▶ **Work to complete**
a. In the court passage, repeat the text starting with "80 F.3d at 793." and going on through "the same. Id.".
b. In the court passage, who did Ketcham claim was the same victim of all his counts when he argued they should be grouped under § 3D1.2?

▶ **Reading passage**
---*---

The Third Circuit also was "not persuaded by the Fourth Circuit's" reasoning in Toler. See United States v. Ketcham, 80 F.3d 789 (3d Cir. 1996). Ketcham pled guilty to multiple charges, including transporting, receiving, distributing, reproducing and possessing child pornography. 80 F.3d at 791. As with Rugh, Ketcham was not accused of any crime involving the production of the materials at issue, and thus he had no direct contact with the children exploited in making the materials. Different children were depicted in the various pictures and films seized by authorities. 80 F.3d at 792. As with Rugh, Ketcham asserted that the multiple counts should be grouped under § 3D1.2 because they involved the same victim, society at large. The court reviewed the legislative history, and concluded that the primary concern of Congress in passing the measure was to protect children. The court noted,
This is not a statute where there is no identifiable victim. The fact that a criminal statute in a general sense protects society as a whole cannot suffice to make society the primary victim. Were this the case, society would be the primary victim of nearly every criminal statute.
80 F.3d at 793. Ketcham conceded that the direct victim of § 2251, which criminalizes the production of child pornography, is the child used in the production. He sought to distinguish the crimes of transporting, distributing and receiving. The court rejected any distinction, finding that § 2252 discourages the production of pornography by depriving the would-be producers of a market. Id. Thus, the court reasoned, the primary objective of both § 2251 and § 2252 was the same, to protect children from exploitation by the producers of child pornography. The court held that, therefore, the victims of both sections are the same. Id.
The Ninth Circuit also declined to draw any distinction between the crime of producing child pornography and the crimes of distributing or receiving child pornography in determining who was the primary or direct victim of the crime. United States v. Boos, 127 F.3d 1207 (9th Cir. 1997), cert. denied, 522 U.S. 1066, 118 S.Ct. 734, 139 L.Ed.2d 672 (1998). The court remarked that distributing child pornography differs from drug and immigration offenses. The court characterized those crimes as "victimless," and noted that the harm from drug and immigration offenses is spread evenly throughout society. 127 F.3d at 1210. The harm caused by the distribution of child pornography, on the other hand, is concentrated on the children used in the production of the material. Id. Using a dictionary definition of "victim," the court found that it was the children used in the production of the pornography who were injured, both physically and psychologically as a result of Boos' patronage of the industry. The court also relied on the legislative history, which refers repeatedly to the children used in the production of pornography as victims. 127 F.3d at 1211.

---*---

▶ **Data segment**

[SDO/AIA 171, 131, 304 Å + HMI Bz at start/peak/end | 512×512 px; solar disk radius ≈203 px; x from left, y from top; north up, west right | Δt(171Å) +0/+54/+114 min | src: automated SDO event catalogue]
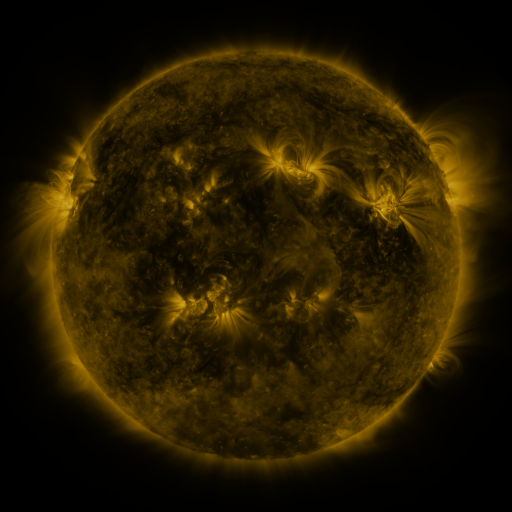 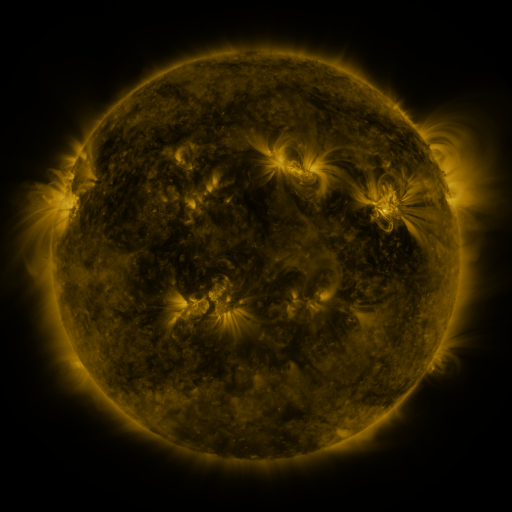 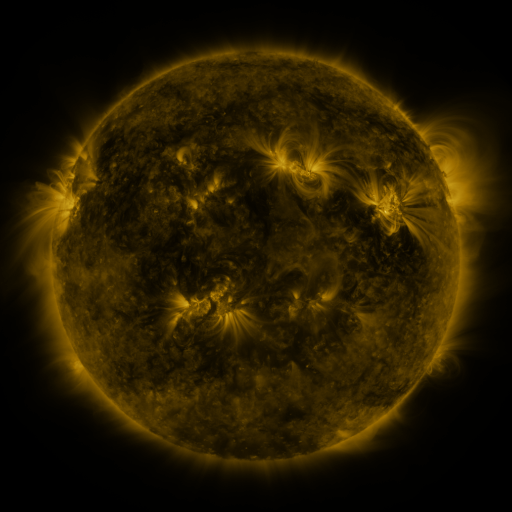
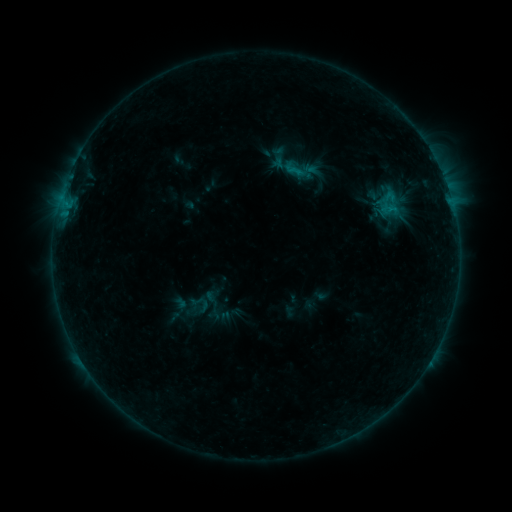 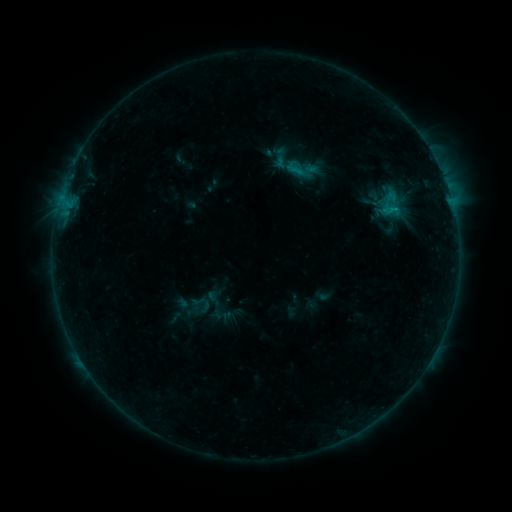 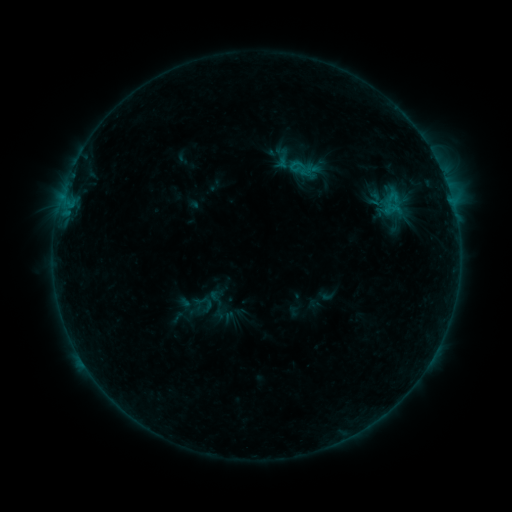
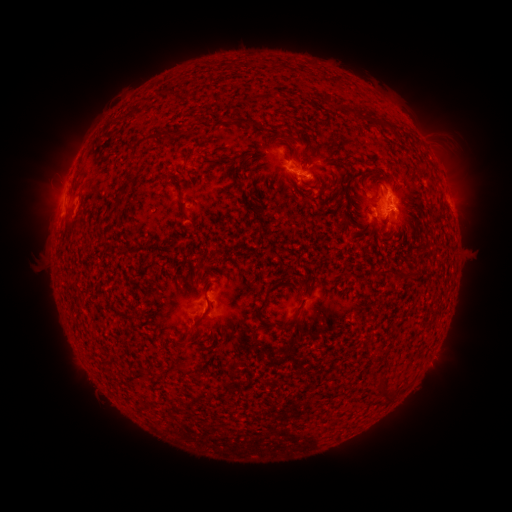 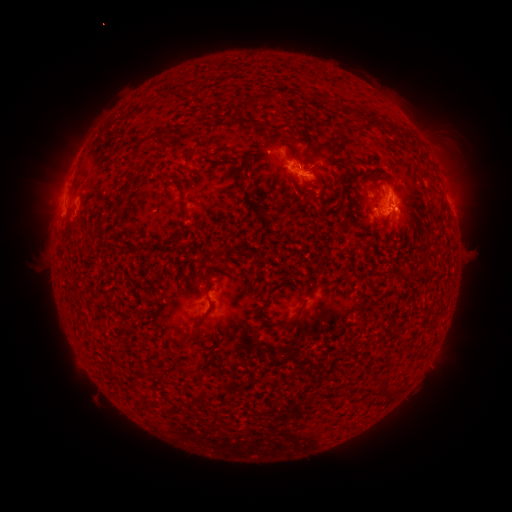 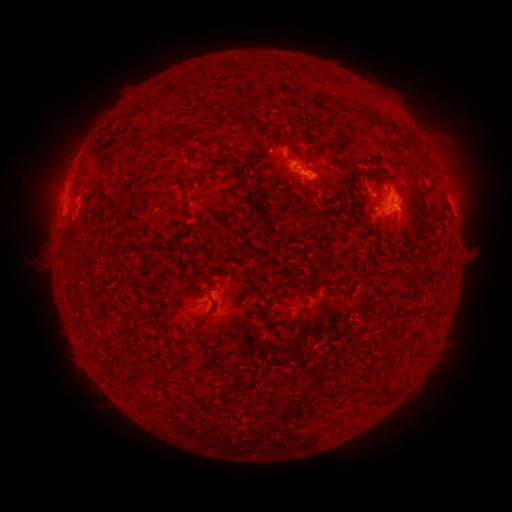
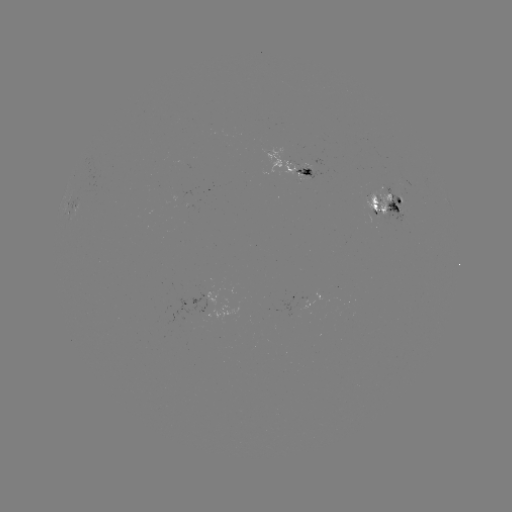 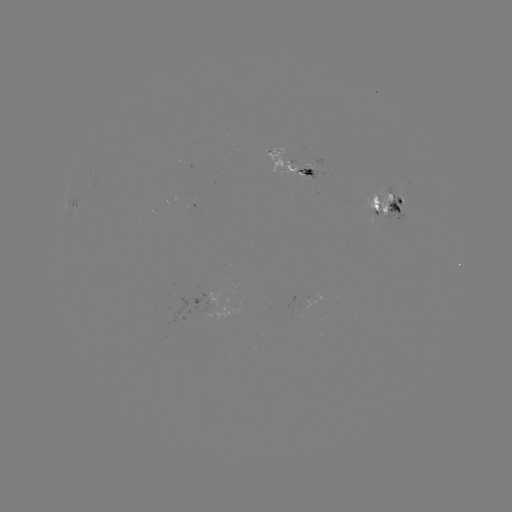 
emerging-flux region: (375, 184, 408, 227)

---*---

▶ **Answer list**
a.
80 F.3d at 793. Ketcham conceded that the direct victim of § 2251, which criminalizes the production of child pornography, is the child used in the production. He sought to distinguish the crimes of transporting, distributing and receiving. The court rejected any distinction, finding that § 2252 discourages the production of pornography by depriving the would-be producers of a market. Id. Thus, the court reasoned, the primary objective of both § 2251 and § 2252 was the same, to protect children from exploitation by the producers of child pornography. The court held that, therefore, the victims of both sections are the same. Id.

b. Society at large.